START Given records
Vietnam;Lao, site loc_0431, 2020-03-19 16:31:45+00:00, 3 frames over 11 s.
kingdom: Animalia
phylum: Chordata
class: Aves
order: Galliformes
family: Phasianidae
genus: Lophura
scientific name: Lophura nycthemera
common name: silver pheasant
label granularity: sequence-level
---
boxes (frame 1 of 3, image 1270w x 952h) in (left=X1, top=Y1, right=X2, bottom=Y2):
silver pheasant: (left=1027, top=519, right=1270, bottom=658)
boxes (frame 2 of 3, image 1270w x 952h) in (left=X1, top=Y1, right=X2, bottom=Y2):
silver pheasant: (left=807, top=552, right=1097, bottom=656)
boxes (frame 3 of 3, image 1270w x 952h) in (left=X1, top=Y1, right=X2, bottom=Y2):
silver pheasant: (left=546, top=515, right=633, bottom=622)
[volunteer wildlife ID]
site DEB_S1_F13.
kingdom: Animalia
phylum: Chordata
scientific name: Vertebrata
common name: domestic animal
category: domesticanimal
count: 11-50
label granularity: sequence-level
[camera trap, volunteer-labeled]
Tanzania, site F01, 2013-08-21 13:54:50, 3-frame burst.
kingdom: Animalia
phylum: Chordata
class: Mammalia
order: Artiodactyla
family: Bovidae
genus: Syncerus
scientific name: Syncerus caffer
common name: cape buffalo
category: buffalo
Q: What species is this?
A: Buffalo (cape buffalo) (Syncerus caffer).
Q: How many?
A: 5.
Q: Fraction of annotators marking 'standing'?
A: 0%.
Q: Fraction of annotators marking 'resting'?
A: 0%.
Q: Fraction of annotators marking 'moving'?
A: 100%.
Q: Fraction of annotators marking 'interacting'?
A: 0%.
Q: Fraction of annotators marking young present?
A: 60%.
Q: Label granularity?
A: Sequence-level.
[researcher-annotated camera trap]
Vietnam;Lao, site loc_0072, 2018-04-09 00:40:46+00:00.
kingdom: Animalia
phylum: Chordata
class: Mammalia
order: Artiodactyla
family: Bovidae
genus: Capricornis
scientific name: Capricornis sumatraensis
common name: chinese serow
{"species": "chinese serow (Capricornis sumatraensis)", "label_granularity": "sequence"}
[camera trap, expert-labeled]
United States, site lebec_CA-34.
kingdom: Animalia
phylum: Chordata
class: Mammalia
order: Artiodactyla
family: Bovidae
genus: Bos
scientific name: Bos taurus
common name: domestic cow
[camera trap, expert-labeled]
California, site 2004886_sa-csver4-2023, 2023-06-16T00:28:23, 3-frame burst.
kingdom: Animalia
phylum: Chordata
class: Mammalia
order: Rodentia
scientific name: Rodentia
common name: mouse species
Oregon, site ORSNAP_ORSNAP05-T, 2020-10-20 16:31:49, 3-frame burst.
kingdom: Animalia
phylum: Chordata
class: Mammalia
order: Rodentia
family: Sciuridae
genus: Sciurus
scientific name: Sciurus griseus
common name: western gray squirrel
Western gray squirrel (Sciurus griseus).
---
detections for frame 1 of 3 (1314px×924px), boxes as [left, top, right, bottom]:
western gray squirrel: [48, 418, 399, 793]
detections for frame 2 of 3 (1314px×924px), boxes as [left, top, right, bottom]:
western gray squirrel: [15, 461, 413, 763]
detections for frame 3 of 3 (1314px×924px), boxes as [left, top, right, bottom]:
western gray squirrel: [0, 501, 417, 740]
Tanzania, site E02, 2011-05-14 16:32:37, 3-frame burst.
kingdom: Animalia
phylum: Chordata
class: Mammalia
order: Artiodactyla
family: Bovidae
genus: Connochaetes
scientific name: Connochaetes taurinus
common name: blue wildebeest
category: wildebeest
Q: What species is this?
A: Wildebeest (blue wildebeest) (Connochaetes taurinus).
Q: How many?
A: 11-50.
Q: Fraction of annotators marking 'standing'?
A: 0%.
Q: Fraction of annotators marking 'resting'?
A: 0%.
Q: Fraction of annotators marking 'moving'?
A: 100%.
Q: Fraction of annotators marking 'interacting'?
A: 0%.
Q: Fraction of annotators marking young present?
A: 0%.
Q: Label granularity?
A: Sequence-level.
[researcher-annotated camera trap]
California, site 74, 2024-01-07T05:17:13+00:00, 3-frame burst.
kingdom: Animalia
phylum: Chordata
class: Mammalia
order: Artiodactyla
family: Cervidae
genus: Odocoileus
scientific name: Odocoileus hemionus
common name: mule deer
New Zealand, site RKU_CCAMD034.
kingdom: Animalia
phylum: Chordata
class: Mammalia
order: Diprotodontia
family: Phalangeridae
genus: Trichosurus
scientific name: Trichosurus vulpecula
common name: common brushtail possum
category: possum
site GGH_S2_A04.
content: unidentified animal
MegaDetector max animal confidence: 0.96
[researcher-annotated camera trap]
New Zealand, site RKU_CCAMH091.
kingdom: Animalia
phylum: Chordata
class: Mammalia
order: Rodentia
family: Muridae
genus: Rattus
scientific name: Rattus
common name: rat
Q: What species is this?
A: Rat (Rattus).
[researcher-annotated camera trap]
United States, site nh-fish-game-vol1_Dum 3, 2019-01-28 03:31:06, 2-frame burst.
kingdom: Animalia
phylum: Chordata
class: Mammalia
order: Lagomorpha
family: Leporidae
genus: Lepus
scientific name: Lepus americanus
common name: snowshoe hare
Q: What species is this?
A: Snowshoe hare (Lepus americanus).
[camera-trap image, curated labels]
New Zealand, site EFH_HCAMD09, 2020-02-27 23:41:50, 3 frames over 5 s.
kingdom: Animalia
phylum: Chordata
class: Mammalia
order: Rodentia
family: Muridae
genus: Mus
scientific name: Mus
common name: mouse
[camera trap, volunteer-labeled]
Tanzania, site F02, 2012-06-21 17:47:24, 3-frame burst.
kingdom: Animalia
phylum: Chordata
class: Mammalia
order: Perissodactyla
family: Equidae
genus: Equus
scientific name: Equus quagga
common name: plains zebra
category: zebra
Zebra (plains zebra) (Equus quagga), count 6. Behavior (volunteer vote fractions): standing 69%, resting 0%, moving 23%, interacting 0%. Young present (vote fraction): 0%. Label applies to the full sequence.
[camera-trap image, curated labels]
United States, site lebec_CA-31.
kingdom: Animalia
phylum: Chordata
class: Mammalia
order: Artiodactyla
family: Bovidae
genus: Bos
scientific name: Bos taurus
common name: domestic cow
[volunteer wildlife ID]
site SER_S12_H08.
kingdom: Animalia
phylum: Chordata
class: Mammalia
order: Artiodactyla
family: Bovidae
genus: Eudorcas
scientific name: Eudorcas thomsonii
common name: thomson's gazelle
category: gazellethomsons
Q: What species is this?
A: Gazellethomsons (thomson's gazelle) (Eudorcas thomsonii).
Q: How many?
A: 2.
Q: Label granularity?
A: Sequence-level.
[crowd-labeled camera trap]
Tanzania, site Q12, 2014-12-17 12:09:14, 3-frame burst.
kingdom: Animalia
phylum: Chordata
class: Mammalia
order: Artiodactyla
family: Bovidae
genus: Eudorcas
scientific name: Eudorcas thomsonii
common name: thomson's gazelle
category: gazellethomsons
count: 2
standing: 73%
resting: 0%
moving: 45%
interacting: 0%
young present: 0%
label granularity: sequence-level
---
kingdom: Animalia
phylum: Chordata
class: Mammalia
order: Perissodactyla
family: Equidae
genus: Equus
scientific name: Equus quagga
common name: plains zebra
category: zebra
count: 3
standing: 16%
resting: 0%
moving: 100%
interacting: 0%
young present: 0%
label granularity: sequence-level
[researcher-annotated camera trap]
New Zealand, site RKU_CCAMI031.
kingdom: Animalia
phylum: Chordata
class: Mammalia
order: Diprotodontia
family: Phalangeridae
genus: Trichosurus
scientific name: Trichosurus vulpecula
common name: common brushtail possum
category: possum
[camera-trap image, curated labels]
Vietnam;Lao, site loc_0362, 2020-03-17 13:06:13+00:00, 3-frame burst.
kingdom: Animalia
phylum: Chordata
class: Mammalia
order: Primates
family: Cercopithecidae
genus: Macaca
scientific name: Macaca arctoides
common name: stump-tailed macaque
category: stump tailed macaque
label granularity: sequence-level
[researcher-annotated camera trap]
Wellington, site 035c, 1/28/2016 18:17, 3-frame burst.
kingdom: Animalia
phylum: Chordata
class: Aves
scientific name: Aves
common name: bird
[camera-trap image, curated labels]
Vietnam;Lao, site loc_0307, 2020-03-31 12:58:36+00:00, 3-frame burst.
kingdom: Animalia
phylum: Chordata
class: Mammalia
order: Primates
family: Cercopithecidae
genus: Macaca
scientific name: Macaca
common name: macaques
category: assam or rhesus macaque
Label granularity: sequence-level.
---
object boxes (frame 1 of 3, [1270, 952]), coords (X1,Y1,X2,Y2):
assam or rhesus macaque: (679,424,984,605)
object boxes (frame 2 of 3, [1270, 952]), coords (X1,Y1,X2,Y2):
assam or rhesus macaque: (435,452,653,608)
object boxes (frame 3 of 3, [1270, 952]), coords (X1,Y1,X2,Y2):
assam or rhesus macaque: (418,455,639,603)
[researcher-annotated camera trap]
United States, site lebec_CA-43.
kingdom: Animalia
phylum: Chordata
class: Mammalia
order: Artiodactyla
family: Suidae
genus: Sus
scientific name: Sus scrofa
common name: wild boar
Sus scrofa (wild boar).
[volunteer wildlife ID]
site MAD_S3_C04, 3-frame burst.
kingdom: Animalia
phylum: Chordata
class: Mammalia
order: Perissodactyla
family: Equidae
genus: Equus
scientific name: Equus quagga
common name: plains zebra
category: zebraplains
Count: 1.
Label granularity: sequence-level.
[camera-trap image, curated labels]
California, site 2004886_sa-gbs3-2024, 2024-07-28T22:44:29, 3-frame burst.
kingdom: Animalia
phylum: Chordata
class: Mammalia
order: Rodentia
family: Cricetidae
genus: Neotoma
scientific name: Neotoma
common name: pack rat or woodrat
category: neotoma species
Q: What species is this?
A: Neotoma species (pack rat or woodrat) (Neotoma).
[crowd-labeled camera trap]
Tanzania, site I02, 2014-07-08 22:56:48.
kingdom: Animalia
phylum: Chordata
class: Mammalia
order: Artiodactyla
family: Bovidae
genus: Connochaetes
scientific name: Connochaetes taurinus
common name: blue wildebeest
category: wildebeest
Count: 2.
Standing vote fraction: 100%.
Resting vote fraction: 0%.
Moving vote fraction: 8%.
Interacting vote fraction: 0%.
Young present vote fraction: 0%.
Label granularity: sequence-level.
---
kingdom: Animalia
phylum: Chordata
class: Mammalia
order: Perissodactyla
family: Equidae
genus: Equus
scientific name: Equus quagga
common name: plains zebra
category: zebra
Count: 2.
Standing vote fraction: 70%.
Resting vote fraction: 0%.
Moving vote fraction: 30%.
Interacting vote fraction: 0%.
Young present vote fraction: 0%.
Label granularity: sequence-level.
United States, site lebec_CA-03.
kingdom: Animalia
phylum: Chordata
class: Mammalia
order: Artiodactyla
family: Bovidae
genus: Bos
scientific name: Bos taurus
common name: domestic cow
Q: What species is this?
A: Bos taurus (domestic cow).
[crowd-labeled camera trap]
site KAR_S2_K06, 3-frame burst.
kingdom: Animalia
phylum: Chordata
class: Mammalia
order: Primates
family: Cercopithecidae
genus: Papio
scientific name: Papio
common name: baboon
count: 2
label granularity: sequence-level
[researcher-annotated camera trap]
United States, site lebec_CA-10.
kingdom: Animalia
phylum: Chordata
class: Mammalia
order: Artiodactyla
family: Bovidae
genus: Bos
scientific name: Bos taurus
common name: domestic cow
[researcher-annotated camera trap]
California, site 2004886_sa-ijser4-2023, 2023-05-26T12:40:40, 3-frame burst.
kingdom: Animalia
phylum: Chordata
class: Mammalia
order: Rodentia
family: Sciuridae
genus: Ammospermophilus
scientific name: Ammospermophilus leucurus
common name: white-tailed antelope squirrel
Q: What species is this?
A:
END Given records
Exercise aim: Note each line above that contains "Macaca" and copy it out.

Exercise response:
genus: Macaca
scientific name: Macaca arctoides
genus: Macaca
scientific name: Macaca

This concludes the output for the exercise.